(Excerpt to read)
◆ ◆ ◆ ◆ ◆ ◆ ◆

It is particularly the combination of the latter four problems that gives rise to what my wife called the CBA attitude. You see, most of us, in materialistic Singapore, do consciously make cost-benefits analysis in the use of our time and talents. We need only to search our hearts to know that this is the case. However, because our minds are darkened by sin, by the love of the world, and by unbelief, we would often (consciously or unconsciously) attribute a very low value to the glory of God, and to spiritual benefits, if we bring them into consideration at all.

In other words, many of us are still thinking largely in terms of temporal benefits, such as wealth, status and possession. These are the things, which we may reap immediately. These are the things that we can see or handle very soon after our investment of talent and time. Five hours a week spent attending night class is more or less guaranteed to reap a degree after a couple of years. Working overtime may reap overtime pay, or the satisfaction of having completed an assigned project or at least recognition of being hardworking by the boss, which will accrue to a future promotion.

Spiritual benefits, on the other hand, are intangible and hoped-for rather than available immediately, for we walk by faith, not by sight (2 Cor 5:7). Paul does indeed speak of godliness “having promise of the life that now is” (1 Tim 4:8). But these benefits are often unseen, unrecognised and unfelt. Thus, many of us are quick to excuse ourselves from them, and would rather make use of our time and talents for investments with tangible and more immediate benefits.


Beloved, I write all these not simply to tickle our minds as we ponder on the general lethargy that is plaguing the church of Christ in our age. I write all these that we may know our own heart’s condition, that our minds may be renewed to think differently, that we may withstand the wiles of the devil.

There are, of course, many other factors that determine our decisions and choices, such as whether we truly love the Lord more than the world; such as our present circumstantial limitations pertaining to children and work; and such as the ability or inability of the minister to preach messages that are considered worthwhile to hear. But whatever the case may be, I am sure that a skewed attitude of cost-benefit analysis is one of the ways in which many of us are being led astray rather naïvely.

◆ ◆ ◆ ◆ ◆ ◆ ◆

(Aim of the task)
Answer these questions from the passage on the cost-benefit attitude:
1. Who gave the CBA attitude its name?
2. What does the passage say five hours a week of night class is more or less guaranteed to reap?
3. Which verse is cited for walking by faith, not by sight?
The data after this note is separate from the passage.

(Available data)

◆ ◆ ◆ ◆ ◆ ◆ ◆

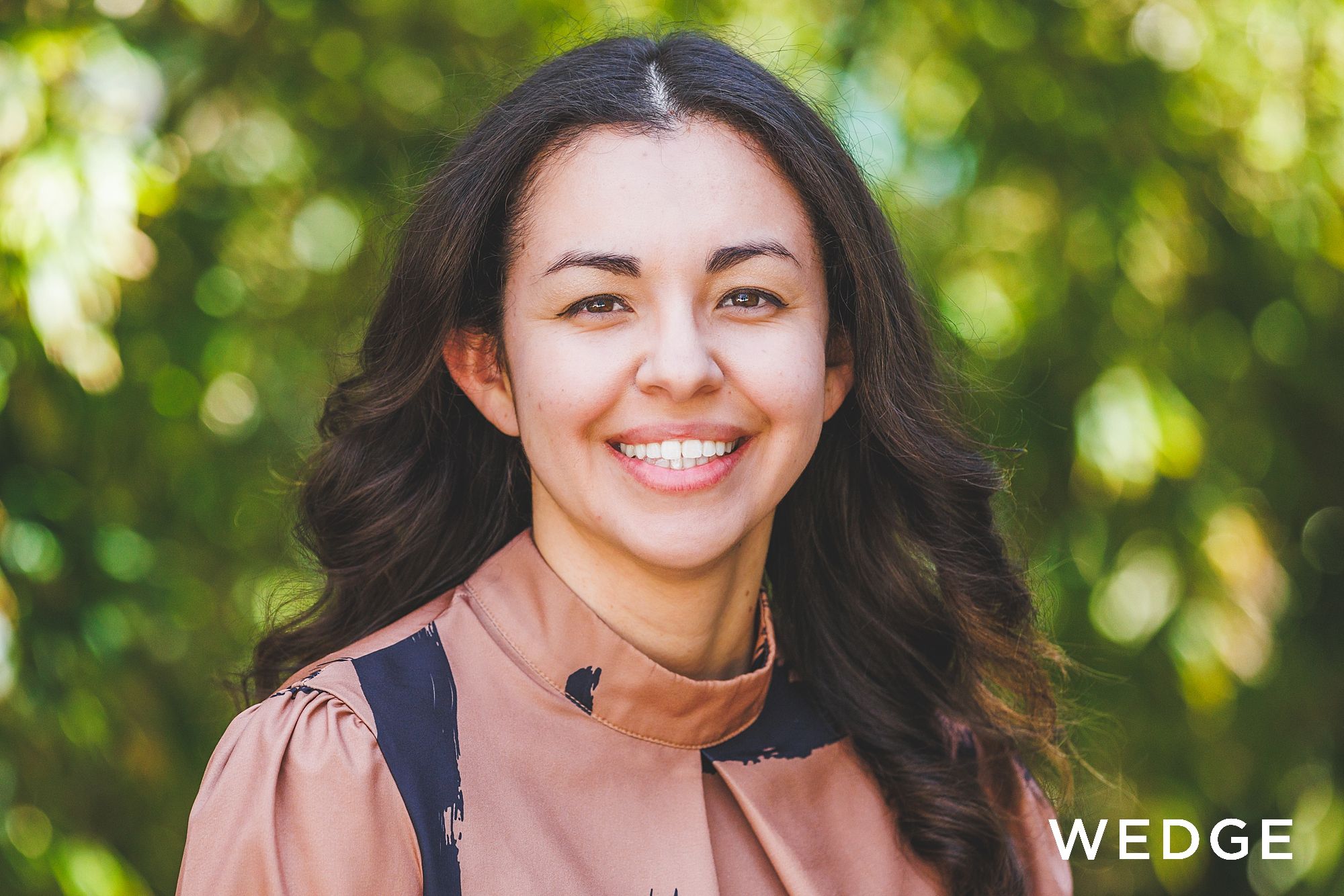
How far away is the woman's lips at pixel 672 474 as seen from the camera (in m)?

◆ ◆ ◆ ◆ ◆ ◆ ◆

(Task answer)
1. The writer's wife.
2. A degree after a couple of years.
3. 2 Cor 5:7.